Die Kupferabscheidung und die anodische Oxidation werden in einem Prozessbehälter durch den Einsatz von speziellenr Anodenaufbauten erreicht. Unter Einsatz einer Anlage mit 3000 A werden pro Stunde etwa zwei Kilogramm Kupfer und neun Kilogramm Natriumperoxodisulfat gewonnen. Zudem wird damit die Abwassermenge reduziert. Die Anlage kann im Bypass zur bestehenden Beizlinie betrieben werden. Der selbe Prozess kann auch bei Verwendung von Tripelsalz genutzt werden. Vorteilhaft ist die gute Stromausbeute auch bei niedrigen Sulfatkonzentrationen im Beizelektrolyten. Wichtig ist der Einsatz von BDD-Anoden (BDD – Bordotierte Diamantelektroden) sowie einer speziellen Membran.

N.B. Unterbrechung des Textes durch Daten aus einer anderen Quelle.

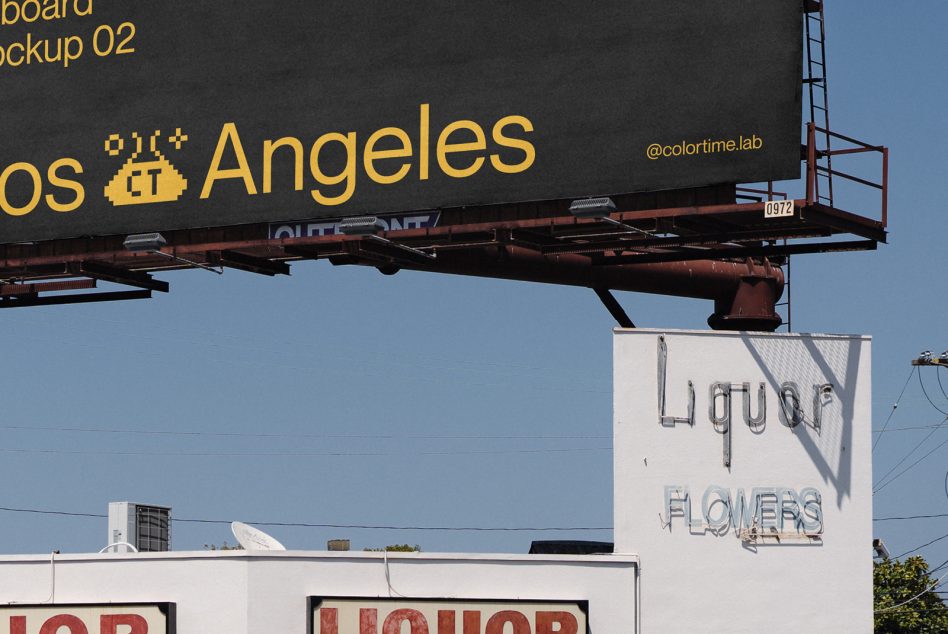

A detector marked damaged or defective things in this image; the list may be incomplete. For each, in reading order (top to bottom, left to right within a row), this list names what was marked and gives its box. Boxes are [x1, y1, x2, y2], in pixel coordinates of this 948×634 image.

Borsäureersatz in Nickel- und Chromelektrolyten
Borsäure ist einer der Stoffe, der aus Gründen des Umwelt- und Gesundheitsschutzes in der Industrie nicht mehr eingesetzt werden soll; seit 2010 steht Borsäure auf der Kandidatenliste der europäischen Chemikalienverordnung REACh. Damit besteht die Aufgabe auch darin, für die galvanische Abscheidung von Nickel und Chrom einen Ersatz zu finden, ein Thema, mit dem sich Dr. Robert Gerke, Riag AG, befasst. Neben der reinen Vermeidung von Borsäure kann nach Aussage des Vortragenden das Ziel darin bestehen, neue Eigenschaften mit Hilfe eines geeigneten Ersatzstoffes zu erzielen.
Bereits seit einigen Jahren bietet das Unternehmen des Vortragenden ein gut geeignetes Ersatzprodukt an. Eine der damit erreichten Eigenschaften besteht darin, dass das Produkt keinen negativen Überdosierungseffekt zeigt, allerdings lässt sich kein maximaler Glanzgrad erzielen, wie er mit Borsäure erreicht wird. Entwicklungen haben zu einem Stoff der zweiten Generation geführt. Dieser zeigt eine sehr gute Einebnung und Glanzbildung, verbesserte Metallverteilung, geringeren Verbrauch an Glanzzusatz sowie Deckfähigkeit. Zudem ergeben sich höhere Stromdichten und eine geringere Empfindlichkeit gegen Eisen. Die Aufarbeitung des anfallenden Abwassers ist unproblematisch.
Die Notwendigkeit der Verwendung von Borsäure für die Verchromung entsteht aus dem Einsatz von Elektrolyten auf Basis von Chrom(III), insbesondere bei Verwendung eines Elektrolyten auf Basis von Sulfat. Würde hierfür der selbe Stoff wie in Nickelelektrolyten eingesetzt werden, so würde die Elektrolytstabilität verringert und ein weiterer Komplexbildner in das Elektrolytsystem eingebracht werden. Derzeit ist ein Produkt im Versuchsstadium, das in absehbarer Zeit Einzug in die Praxis finden könnte. Damit sollten bessere Streufähigkeiten möglich sein. Farbe und Rissneigung entsprechen denen der Verfahren der Marktbegleiter.